Comment évaluer le coût de nettoyage de votre usine
Si vous voulez une image réaliste de votre processus actuel, commencez par cinq questions directes :
- Le processus de nettoyage nécessite-t-il un arrêt complet ou un démontage de l’équipement ?
- Payez-vous pour traiter les eaux usées, les produits chimiques usés ou les abrasifs contaminés ?
- La méthode actuelle endommage-t-elle les moules, les revêtements, les joints ou les composants sensibles au fil du temps ?
- Combien d’heures de travail sont liées à l’installation, au nettoyage, au nettoyage secondaire et au redémarrage ?
- Avez-vous calculé le coût annuel de nettoyage en tant que coût total du processus plutôt qu'en tant que facture de matériel ou de service ?
Si les réponses ne sont pas claires, l’usine ne dispose probablement pas encore d’un modèle complet de TCO. C'est courant. Il est également réparable.
Une prochaine étape pratique consiste à créer un calculateur simple des coûts de nettoyage qui compare les temps d'arrêt, la main-d'œuvre, les déchets et la maintenance actuels à une alternative de projection de glace carbonique. Une fois les chiffres sur une seule page, les décisions deviennent plus faciles.

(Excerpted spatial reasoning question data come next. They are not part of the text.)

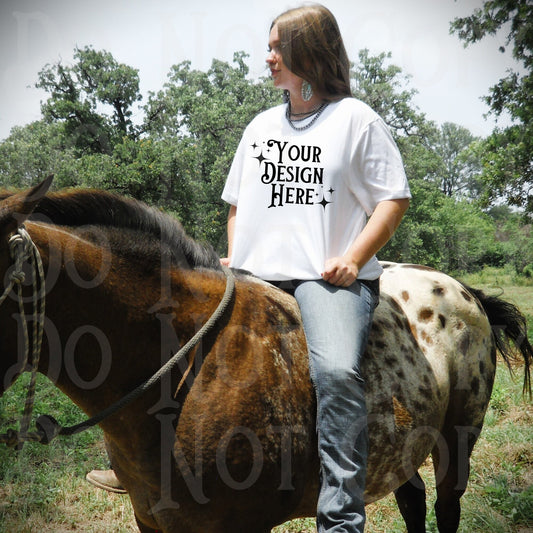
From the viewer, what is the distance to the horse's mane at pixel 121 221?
5.77 feet

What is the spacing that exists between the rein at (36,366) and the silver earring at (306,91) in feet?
3.25

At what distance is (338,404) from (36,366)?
42.4 inches

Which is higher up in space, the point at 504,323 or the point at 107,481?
the point at 504,323

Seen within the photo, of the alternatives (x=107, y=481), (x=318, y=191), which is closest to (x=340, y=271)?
(x=318, y=191)

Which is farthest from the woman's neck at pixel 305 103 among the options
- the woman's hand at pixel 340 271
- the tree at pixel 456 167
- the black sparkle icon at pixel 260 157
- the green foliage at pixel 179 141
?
the tree at pixel 456 167

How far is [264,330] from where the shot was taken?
198 cm

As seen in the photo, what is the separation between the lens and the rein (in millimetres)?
1435

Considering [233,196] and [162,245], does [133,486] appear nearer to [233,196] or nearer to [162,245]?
[162,245]

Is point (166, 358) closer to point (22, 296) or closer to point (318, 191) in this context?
point (22, 296)

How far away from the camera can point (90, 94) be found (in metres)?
20.9

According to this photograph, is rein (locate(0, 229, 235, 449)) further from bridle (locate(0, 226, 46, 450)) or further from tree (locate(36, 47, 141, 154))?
tree (locate(36, 47, 141, 154))

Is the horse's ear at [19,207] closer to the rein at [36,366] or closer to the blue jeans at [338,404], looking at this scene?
the rein at [36,366]

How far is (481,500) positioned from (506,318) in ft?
5.52

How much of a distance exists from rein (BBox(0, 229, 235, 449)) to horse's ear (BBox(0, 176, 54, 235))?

Conclusion : Un nettoyage bon marché n'est pas toujours faible.-Nettoyage à faible coût
Les méthodes traditionnelles de nettoyage industriel restent courantes parce qu’elles sont familières et non parce qu’elles sont toujours économiques.
Lorsque vous calculez l'ensemble des - temps d'arrêt, élimination des déchets dangereux, dommages abrasifs, charge de travail, EPI, résidus chimiques, consommation d'eau et impact de la maintenance -, les économies apparentes disparaissent souvent. Ce qui ressemblait à un processus-à faible coût est peut-être l'un des processus les plus silencieux en termes de performances de l'usine.
La projection de glace carbonique est utile pour une raison simple : elle élimine la contamination sans ajouter le même niveau de charge secondaire. Moins de gaspillage. Moins de nettoyage. Moins de temps d'arrêt. Risque réduit de dommages dans de nombreuses applications. C’est ce qui change l’économie.
Si votre usine examine les coûts cachés du nettoyage industriel traditionnel, c'est le bon moment pour comparer les méthodes en fonction de l'impact opérationnel total, et non des habitudes.